Design Philosophy¶
Reprex is a portmanteau for reproducible example. This term and its associated approach to minimal reproducible examples have been popularized within the R data science community, driven by the adoption of the reprex tidyverse package.
The reprex code:
- Must run and, therefore, should be run by the person posting. No faking it.
- Should be easy for others to digest, so they don’t necessarily have to run it. You are encouraged to include selected bits of output.
- Should be easy for others to copy + paste + run, if and only if they so choose. Don’t let inclusion of output break executability.

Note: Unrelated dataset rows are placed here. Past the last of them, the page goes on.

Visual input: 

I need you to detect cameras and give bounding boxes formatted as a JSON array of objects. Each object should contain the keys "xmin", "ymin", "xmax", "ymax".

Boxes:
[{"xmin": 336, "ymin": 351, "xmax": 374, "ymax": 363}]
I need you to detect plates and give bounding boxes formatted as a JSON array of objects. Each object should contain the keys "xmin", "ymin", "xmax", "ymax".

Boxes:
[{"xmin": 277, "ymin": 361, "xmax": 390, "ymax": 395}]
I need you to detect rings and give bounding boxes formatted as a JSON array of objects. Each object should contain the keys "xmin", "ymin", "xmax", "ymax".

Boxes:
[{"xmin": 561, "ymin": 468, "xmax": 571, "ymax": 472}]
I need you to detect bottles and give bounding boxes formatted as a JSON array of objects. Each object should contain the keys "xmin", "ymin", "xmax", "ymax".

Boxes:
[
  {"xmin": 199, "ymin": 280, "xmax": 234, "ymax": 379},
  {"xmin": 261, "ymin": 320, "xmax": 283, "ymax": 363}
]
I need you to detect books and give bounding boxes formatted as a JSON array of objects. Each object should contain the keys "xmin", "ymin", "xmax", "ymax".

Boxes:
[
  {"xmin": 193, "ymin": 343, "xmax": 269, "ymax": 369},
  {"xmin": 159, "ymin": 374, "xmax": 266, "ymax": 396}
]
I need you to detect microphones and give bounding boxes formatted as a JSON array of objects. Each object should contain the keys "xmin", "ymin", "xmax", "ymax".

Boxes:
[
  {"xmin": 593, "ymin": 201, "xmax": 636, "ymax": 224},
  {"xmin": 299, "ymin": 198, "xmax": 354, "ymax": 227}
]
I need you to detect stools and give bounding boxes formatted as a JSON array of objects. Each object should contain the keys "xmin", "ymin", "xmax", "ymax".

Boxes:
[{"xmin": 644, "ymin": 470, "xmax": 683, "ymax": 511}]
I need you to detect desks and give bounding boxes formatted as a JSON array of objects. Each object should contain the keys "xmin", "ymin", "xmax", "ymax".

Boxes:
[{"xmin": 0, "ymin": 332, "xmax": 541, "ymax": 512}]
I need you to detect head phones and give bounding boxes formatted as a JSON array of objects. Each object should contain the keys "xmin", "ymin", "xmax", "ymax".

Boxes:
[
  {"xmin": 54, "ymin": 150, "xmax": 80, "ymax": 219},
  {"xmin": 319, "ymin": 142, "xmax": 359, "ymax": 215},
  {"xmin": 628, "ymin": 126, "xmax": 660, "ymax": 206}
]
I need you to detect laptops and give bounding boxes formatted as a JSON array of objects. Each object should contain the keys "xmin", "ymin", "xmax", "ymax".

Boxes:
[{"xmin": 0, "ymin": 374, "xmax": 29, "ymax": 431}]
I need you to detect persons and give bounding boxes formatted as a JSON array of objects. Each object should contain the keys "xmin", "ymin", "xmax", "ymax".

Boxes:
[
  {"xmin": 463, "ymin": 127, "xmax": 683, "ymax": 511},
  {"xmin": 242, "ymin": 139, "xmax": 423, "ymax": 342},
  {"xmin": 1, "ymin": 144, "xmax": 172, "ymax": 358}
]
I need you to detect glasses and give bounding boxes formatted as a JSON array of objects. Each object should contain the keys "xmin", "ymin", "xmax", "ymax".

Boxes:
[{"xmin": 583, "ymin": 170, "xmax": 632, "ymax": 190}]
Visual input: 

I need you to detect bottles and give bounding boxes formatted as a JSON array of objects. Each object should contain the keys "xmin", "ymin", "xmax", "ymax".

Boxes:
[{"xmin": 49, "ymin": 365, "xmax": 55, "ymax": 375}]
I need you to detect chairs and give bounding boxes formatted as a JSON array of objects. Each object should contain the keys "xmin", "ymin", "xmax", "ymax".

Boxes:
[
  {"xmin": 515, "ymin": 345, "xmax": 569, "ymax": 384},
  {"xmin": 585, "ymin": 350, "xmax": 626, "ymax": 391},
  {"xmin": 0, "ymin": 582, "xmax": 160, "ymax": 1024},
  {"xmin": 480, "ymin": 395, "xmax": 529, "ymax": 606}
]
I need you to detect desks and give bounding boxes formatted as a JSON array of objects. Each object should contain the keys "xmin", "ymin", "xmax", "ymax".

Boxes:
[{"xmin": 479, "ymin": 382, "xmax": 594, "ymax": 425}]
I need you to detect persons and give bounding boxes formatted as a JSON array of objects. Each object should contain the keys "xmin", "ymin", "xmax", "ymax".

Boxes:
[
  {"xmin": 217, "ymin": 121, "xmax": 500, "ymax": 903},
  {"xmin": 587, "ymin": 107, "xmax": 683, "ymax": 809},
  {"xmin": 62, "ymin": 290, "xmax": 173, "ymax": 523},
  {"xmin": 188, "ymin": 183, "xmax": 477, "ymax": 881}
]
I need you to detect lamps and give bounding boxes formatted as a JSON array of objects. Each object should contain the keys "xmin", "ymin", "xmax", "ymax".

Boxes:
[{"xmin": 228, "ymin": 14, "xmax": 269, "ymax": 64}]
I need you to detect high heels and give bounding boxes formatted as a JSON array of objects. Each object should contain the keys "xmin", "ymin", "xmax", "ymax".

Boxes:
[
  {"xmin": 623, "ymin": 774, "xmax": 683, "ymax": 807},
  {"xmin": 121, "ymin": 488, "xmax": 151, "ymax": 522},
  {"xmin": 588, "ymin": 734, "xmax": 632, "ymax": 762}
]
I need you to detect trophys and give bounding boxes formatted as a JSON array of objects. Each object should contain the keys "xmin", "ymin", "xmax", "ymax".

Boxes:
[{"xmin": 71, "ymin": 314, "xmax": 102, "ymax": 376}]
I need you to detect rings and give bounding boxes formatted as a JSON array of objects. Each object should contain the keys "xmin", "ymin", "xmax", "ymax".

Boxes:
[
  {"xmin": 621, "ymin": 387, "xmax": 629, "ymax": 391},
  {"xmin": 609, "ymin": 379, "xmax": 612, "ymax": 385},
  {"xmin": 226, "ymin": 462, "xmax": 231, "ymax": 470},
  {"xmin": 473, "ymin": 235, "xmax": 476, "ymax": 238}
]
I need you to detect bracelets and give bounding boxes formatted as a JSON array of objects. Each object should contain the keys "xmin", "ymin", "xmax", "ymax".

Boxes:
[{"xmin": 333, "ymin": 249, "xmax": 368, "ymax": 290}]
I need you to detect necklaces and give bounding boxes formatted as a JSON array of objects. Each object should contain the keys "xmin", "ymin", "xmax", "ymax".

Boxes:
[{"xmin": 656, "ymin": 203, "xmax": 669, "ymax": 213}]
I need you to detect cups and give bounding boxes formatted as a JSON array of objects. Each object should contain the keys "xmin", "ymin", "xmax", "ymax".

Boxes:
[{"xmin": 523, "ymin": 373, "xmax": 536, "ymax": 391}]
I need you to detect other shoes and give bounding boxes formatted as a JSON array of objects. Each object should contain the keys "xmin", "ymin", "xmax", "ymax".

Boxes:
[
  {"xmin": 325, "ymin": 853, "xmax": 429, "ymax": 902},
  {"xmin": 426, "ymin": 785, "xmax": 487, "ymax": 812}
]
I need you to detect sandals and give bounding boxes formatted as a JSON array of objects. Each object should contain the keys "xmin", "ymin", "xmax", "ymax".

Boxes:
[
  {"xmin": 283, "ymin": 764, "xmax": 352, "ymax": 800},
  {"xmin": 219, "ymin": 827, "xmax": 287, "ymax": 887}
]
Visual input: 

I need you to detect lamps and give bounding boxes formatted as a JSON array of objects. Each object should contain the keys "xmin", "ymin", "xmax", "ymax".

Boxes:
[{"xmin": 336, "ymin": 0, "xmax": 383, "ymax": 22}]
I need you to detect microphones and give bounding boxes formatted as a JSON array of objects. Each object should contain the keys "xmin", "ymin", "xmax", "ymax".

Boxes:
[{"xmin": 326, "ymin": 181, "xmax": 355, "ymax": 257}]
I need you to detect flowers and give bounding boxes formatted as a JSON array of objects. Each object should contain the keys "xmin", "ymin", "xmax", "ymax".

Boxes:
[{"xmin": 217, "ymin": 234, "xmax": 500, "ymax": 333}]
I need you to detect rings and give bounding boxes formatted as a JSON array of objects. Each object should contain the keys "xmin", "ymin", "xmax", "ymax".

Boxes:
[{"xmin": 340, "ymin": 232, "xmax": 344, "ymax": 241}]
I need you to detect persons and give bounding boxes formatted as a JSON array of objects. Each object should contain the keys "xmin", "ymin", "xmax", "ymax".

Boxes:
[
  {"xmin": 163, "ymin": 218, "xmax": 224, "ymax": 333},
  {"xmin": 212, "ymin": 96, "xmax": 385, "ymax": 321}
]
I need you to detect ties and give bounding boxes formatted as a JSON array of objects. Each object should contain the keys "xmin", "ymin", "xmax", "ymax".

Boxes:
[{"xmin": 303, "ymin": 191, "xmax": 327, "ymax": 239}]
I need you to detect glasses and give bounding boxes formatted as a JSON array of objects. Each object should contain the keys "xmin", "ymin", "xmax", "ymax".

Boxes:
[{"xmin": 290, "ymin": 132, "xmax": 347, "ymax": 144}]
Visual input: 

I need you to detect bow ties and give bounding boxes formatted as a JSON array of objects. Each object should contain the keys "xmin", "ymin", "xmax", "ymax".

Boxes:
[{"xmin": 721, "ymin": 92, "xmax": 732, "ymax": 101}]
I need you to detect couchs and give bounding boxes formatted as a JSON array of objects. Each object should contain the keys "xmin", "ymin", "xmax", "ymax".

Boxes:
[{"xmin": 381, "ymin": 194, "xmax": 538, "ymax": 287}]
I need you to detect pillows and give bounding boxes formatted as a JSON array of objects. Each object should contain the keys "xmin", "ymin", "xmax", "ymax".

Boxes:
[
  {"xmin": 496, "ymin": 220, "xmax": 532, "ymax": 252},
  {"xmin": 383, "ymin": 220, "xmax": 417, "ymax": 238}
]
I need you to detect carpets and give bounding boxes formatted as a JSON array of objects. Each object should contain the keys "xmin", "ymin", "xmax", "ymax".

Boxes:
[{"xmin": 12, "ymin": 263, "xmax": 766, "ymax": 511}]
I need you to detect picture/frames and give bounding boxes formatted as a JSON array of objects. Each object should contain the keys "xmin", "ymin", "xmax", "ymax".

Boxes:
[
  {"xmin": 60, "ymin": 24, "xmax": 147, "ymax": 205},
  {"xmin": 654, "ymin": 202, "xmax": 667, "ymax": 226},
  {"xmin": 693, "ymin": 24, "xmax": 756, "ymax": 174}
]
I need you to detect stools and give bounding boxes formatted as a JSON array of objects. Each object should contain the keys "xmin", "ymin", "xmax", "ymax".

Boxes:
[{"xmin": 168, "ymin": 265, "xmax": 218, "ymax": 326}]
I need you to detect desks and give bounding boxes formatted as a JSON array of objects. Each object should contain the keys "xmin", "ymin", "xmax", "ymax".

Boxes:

― "Package Philosophy," from the R reprex documentation
Writing a good reprex takes thought and effort (see "Reprex Do's and Don'ts" for tips). The goal of reprexlite is to be a tool for Python that handles the mechanical stuff—running your code, capturing the output, formatting everything—so you don't have to worry about it, and you can devote your full attention to the important, creative work of writing the content. The action of running your code and seeing the outputs can also be a helpful forcing function in really making sure your example works and produces what you intend.
Why reproducible examples?¶
From the R reprex readme.
If you're looking for help with a problem or bug...¶
...you are more likely to succeed if you make it as easy as possible for others to help you. You are asking people to do work on your behalf. Remember: most open-source software maintainers and StackOverflow posters are volunteers and are not obligated to help you. Even someone who is obligated to help you would still be able to get to an answer more quickly if you make it easier for them to understand your problem.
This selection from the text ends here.